Mel meets 18-year-old Jordan (James Rolleston) who is looking to break up with his spectacular but frightening girlfriend Sepa (Ana Scotney) and begins a ludicrously inappropriate but passionate affair with him. Jen is horrified and unites with Sepa to tear them apart.

The film really comes into its own in the final third when Sepa gets more screen time. Ana Scotney is absolutely UNREAL as the terrifying but oddly lovable scorned girl, with a loyal, gender-ambiguous crew popping up behind her to parrot her exquisite foul-mouthed takedowns at every turn. I fear her, I want to be her, I want to be loved by her. If she’s not a star after The Breaker Upperers there’s something sorely wrong in this world.

The ending is fuzzy and cute without going the whole Bridesmaids hog of having all the women married off in order to achieve a happy conclusion. Perfect.



WORTH A WATCH WHEN HUNGOVER/ DRUNK? Yeah, stick it on for a cute Friday night in with wine and pizza.

The Two Killings of Sam Cooke

Part of the new Netflix music documentary series ReMastered, The Two Killings of Sam Cooke is a fascinating film about the soul legend’s life, but takes some dodgy moral turns when addressing his death.

For those of you who, like me, have hummed along to “Chain Gang and “A Change Is Gonna Come” but never knew much about Cooke’s history and activism, it makes for a fascinating crash course.

What I found most striking was the extent to which his legacy was whitewashed, leaving him perceived in popular culture as little more than a smooth-voiced entertainer. In fact, Cooke spent much of his short life putting himself on the line for the rights of his less fortunate black peers. It’s starkly tragic that his death in 1964, shortly before his friend Malcolm X’s assassination, put an end to a burgeoning group of politicised black men from different areas of public life uniting in friendship to bring their message to a mainstream audience.

When Cooke died in a bizarre incident in a motel room in 1964, his friends and family called attention to the discrepancies in the official narrative and the lack of a full and proper murder investigation. The story went that Cooke had taken a woman back to a room, and that, fearing he was going to rape her, she jumped out of the window holding her clothes and his trousers, which contained a large sum of cash. An angry Cooke supposedly then went in a rage to the motel manager, an elderly woman, who, frightened, shot him to death.
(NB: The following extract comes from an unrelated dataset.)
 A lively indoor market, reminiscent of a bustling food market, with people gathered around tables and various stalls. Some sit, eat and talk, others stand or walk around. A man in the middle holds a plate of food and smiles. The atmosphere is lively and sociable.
The killing was ruled “justifiable”.

Now, I’m more than happy to believe there is more to this story than was officially reported. Given what we know about the FBI targeting civil rights activists in the 60s, the violence and murder they were willing to commit, I would be in no way shocked if there was a conspiracy at play here. However, the film does no work to illustrate why we might believe this could be the case. Instead, it shows a selection of Cooke’s friends saying that he just wasn’t the kind of guy who would rape anyone, and besides, the woman turned out to be a “hooker”.
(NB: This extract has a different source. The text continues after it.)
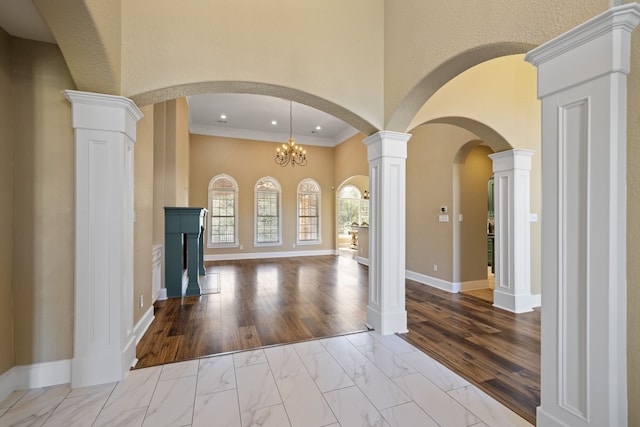 8536 Prince William Ct, Montgomery, TX 77316 - foyer featuring marble look tile flooring, crown molding, baseboards, recessed lighting, and arched walkways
Pardon? It’s 2019 and we’re letting “He was a nice guy, I knew him, he would never have done that” air as a legitimate defence? And using the fact that the woman in question was a sex worker to delegitimise the possibility of rape?

For sure, I’m open to believing that nothing about Cooke’s death was as it was made to seem, that he intended no harm to the woman, that it was all a setup. But the film needs to show us some proof, or even substantial theories, which it doesn’t. Instead, we get to hear, yet again, “he got all the sex he wanted, he was a great guy, I knew him personally, he wouldn’t be capable of rape,” and I’m tired of hearing that to be honest, no matter what the context.


WORTH A WATCH WHEN SOBER? Yes, despite misgivings about the tone of discussion around the death (which is sort of set up as the film’s crux), the preceding context is really fascinating.